The public eye towards Butler is greatest in March, and, when it was on Graves, he wanted to be anywhere but under the spotlight.
“We were travel partners,” Brandon Crone, a former teammate and Butler’s current coordinator of basketball operations, said. “I’d be lucky if he said four words.”
Everyone wanted to know what Graves had to say. At 6 feet 1 inch and 155 pounds, was he big enough to play at this level? Strong enough? Fast enough?
“He was so quiet, he never realized how much he was helping other people in the way he played and the way they watched him,” Butler assistant coach Terry Johnson said.
It was hard to avoid the attention when he started in 124 of 130 career games with 72 consecutive starts. The streak only broke after Graves had four wisdom teeth removed midseason at the insistence of the team’s dentist.
It was hard to be anonymous when his hometown of Switz City, Indiana had a population of 311.
Lexi Graves, A.J.’s niece, passes by her uncle’s picture in Hinkle on her way to work in the ticket office. The Butler sophomore recalled the way friends would react after making the family connection.
“Your uncle is A.J. Graves?!”
“No, that’s just Uncle A.J.,” Lexi said. “He was one of those cool uncles like, ‘Wow, he’s in college, he’s so cool,’ but we never saw him any differently.”
The A.J. whose picture Lexi passes in Hinkle is the same Uncle A.J. Lexi always tried to beat in Guitar Hero but never could. To them, he was never the college basketball star, and that’s what he preferred.
“I always find it humbling and fascinating that people are interested,” Graves said. “I’m definitely better at that today than I was when I was at Butler. People are interested in who I am and what I did and where I came from. When I look at what I’ve done, I’m just doing what I can with what I had in front of me.”

▸ STORED RECORDS:
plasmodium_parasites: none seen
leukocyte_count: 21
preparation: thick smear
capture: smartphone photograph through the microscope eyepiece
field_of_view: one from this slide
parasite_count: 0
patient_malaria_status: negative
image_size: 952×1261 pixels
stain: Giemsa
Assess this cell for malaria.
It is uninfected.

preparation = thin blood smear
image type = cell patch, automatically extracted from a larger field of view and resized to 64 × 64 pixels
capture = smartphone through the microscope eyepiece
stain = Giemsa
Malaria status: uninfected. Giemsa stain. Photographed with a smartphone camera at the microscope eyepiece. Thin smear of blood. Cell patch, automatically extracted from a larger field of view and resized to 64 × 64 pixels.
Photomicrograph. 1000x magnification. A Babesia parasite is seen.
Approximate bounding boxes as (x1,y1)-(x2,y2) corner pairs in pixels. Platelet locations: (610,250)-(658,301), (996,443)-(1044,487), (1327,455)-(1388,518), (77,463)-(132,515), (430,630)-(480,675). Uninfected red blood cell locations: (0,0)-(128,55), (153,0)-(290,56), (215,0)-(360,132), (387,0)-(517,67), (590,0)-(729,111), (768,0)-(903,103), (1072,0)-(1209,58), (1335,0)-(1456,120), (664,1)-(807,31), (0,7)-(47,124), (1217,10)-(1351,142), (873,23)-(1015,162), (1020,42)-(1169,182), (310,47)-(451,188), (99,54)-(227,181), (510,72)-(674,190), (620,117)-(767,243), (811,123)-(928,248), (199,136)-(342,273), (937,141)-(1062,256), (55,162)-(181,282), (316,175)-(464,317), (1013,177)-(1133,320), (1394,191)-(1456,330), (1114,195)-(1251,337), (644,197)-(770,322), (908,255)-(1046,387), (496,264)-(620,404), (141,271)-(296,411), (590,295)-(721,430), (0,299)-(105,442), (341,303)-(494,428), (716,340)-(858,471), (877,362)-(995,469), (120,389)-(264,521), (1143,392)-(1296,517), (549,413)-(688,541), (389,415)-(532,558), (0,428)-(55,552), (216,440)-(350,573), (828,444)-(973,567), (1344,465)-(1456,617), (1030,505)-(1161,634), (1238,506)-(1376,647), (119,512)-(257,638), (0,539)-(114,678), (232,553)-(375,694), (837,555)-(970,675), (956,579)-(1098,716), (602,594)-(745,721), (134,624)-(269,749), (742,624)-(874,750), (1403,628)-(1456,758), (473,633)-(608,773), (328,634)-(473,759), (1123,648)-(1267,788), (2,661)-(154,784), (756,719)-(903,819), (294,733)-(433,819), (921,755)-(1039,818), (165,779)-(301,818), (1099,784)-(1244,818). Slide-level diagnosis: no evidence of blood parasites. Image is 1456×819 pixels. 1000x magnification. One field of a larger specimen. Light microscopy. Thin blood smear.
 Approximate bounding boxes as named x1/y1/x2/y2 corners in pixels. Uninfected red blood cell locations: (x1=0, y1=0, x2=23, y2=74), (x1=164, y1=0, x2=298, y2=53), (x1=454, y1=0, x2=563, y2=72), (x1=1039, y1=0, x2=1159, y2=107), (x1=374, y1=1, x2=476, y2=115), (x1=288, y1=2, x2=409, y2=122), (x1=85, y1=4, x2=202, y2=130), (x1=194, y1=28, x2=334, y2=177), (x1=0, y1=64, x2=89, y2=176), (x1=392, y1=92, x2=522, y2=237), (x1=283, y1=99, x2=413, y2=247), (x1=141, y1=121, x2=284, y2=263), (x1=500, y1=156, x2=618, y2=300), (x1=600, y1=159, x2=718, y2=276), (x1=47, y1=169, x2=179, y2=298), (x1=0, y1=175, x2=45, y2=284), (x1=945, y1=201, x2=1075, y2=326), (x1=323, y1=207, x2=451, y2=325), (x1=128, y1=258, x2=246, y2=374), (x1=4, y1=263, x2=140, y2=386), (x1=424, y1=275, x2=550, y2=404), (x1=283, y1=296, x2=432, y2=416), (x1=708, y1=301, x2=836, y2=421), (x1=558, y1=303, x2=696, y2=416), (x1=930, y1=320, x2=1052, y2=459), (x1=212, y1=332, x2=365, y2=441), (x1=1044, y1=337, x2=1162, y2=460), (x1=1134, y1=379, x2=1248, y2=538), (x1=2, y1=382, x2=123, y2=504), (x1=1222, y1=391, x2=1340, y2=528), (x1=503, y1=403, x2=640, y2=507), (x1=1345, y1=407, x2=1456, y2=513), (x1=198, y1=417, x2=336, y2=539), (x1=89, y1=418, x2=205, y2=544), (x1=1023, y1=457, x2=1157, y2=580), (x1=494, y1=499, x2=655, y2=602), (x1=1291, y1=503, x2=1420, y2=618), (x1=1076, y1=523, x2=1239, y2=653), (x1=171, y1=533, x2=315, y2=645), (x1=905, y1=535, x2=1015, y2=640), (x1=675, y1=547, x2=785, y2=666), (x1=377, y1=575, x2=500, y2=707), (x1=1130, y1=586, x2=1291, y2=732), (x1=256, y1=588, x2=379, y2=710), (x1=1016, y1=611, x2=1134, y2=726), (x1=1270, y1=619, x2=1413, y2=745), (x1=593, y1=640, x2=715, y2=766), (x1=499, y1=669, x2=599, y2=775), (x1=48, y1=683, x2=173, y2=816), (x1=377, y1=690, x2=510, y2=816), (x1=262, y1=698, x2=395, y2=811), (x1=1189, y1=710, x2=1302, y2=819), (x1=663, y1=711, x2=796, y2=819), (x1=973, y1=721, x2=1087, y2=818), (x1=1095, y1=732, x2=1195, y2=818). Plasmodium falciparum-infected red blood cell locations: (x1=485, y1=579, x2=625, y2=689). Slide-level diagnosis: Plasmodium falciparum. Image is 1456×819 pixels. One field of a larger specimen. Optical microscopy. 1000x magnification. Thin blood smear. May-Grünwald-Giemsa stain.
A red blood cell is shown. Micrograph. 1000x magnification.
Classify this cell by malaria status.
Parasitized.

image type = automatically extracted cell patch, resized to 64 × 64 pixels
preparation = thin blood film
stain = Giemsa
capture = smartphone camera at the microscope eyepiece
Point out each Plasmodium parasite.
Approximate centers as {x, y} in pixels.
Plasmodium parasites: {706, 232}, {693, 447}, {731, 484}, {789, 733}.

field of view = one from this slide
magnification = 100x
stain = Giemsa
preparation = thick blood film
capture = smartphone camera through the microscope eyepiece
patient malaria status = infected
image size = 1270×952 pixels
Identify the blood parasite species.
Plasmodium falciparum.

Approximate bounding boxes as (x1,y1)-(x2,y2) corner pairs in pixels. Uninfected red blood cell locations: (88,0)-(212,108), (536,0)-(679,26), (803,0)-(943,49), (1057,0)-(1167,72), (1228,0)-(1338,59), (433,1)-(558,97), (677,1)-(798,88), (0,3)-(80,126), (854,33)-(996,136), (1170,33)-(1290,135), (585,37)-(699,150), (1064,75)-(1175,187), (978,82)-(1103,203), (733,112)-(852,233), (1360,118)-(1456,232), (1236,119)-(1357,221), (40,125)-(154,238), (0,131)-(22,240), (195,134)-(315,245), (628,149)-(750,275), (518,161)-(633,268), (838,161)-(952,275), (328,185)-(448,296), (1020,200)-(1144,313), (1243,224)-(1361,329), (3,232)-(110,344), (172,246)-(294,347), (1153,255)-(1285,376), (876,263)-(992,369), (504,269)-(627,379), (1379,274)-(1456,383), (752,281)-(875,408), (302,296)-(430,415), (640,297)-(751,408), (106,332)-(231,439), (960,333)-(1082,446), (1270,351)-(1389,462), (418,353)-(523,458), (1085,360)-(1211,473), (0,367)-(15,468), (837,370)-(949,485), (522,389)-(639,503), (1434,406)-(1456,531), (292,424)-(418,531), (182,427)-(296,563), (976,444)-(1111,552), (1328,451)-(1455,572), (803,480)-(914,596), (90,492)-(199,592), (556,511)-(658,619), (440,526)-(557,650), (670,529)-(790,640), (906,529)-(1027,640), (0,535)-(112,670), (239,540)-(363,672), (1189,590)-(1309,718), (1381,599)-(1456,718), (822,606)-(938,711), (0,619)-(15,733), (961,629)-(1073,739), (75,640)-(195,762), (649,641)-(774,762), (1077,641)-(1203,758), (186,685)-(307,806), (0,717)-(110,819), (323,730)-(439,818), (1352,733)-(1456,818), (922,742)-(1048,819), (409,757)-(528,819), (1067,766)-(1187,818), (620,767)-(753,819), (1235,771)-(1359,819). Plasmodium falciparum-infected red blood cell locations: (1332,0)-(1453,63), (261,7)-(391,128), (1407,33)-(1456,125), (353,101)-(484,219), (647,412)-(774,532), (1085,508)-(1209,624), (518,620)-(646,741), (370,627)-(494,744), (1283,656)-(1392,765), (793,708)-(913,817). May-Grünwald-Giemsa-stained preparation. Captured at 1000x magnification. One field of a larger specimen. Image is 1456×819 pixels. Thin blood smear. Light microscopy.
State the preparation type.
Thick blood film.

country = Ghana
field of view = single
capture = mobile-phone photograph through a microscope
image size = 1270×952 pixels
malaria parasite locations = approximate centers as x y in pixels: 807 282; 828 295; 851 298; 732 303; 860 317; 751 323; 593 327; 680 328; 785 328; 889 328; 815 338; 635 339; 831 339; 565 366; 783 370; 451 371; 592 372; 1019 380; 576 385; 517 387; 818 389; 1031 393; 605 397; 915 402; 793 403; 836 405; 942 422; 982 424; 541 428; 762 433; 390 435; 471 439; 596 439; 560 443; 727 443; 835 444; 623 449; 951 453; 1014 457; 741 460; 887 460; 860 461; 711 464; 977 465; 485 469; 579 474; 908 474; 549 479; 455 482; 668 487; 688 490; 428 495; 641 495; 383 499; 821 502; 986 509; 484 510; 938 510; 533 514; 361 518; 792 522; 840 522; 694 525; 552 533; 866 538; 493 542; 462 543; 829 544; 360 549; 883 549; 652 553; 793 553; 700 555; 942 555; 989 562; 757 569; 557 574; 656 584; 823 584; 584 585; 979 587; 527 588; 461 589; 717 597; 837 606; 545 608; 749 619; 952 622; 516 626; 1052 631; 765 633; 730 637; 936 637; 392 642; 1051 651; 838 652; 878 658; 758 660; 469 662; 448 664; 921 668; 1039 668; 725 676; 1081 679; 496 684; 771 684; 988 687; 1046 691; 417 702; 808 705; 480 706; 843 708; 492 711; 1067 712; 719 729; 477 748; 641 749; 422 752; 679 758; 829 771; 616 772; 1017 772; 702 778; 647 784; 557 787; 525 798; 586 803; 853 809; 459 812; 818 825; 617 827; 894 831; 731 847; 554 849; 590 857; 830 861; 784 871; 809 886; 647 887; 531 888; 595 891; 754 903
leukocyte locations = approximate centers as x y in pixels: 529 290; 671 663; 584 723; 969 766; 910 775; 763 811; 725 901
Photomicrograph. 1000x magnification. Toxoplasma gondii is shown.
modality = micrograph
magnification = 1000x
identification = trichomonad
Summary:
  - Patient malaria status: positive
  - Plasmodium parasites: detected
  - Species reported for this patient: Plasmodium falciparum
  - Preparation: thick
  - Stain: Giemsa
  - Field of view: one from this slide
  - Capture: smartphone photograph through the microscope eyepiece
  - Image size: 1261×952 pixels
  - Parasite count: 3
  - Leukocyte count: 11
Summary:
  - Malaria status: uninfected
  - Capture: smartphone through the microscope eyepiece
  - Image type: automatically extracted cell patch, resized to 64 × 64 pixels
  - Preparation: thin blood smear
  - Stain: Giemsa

▸ THINGS TO DO:
a: Can you copy word for word the part of the A.J. Graves article that opens with the words containing "It was hard to avoid" and closes with "population of 311."?
b: Could you condense the paragraph of the A.J. Graves article that begins "It was hard to avoid the attention" into a shorter version that keeps its main facts?
c: Can you resume the A.J. Graves article after its final sentence and carry it forward?

▸ RESULTS FOR EACH TASK:
a:
It was hard to avoid the attention when he started in 124 of 130 career games with 72 consecutive starts. The streak only broke after Graves had four wisdom teeth removed midseason at the insistence of the team’s dentist.
It was hard to be anonymous when his hometown of Switz City, Indiana had a population of 311.

b: Graves started 124 of his 130 career games, including 72 in a row, which made attention hard to escape. The streak ended only when he had four wisdom teeth removed midseason because the team's dentist insisted.

c:
He meant it figuratively, but anyone who saw a younger Graves carry a basketball to every destination would say it could be taken literally. Basketball, Graves said, was “just kind of the sport I fell into.”
The ball was just out of reach and catching speed downhill as five-year-old Graves ran after it.
Somewhere in the background, his oldest brother Matthew was shooting at one of the five hoops set at various heights by the garage. Occasionally, A.J.’s basketball bounced onto the main court, and Matthew, 11 years older, kicked it away down the hill.
Decades later, Matthew was telling the story over the phone and chuckling.
“A.J. would get so mad and chase the ball,” he said.
Soon enough, Graves stopped being that kid running down the hill.
One-thousand seven-hundred career points at White River Valley High School, and he passed his other brother Andrew’s record. One-hundred points later, he passed Matthew. By the time Graves was en route to Butler, he was the school’s all-time leading scorer with 2,041 points and Mr. Indiana runner-up.
“I don’t think that I would’ve been nearly as good as I turned out being if it weren’t for all the practice I did,” Graves said. “It wasn’t just something that in high school I was like, ‘Oh, I’m going to put a lot of work in.’”
When Graves arrived in Hinkle, a familiar face helped rebound. Matthew, a former Butler player and assistant coach on staff, was assigned to his younger brother’s first individual college workout.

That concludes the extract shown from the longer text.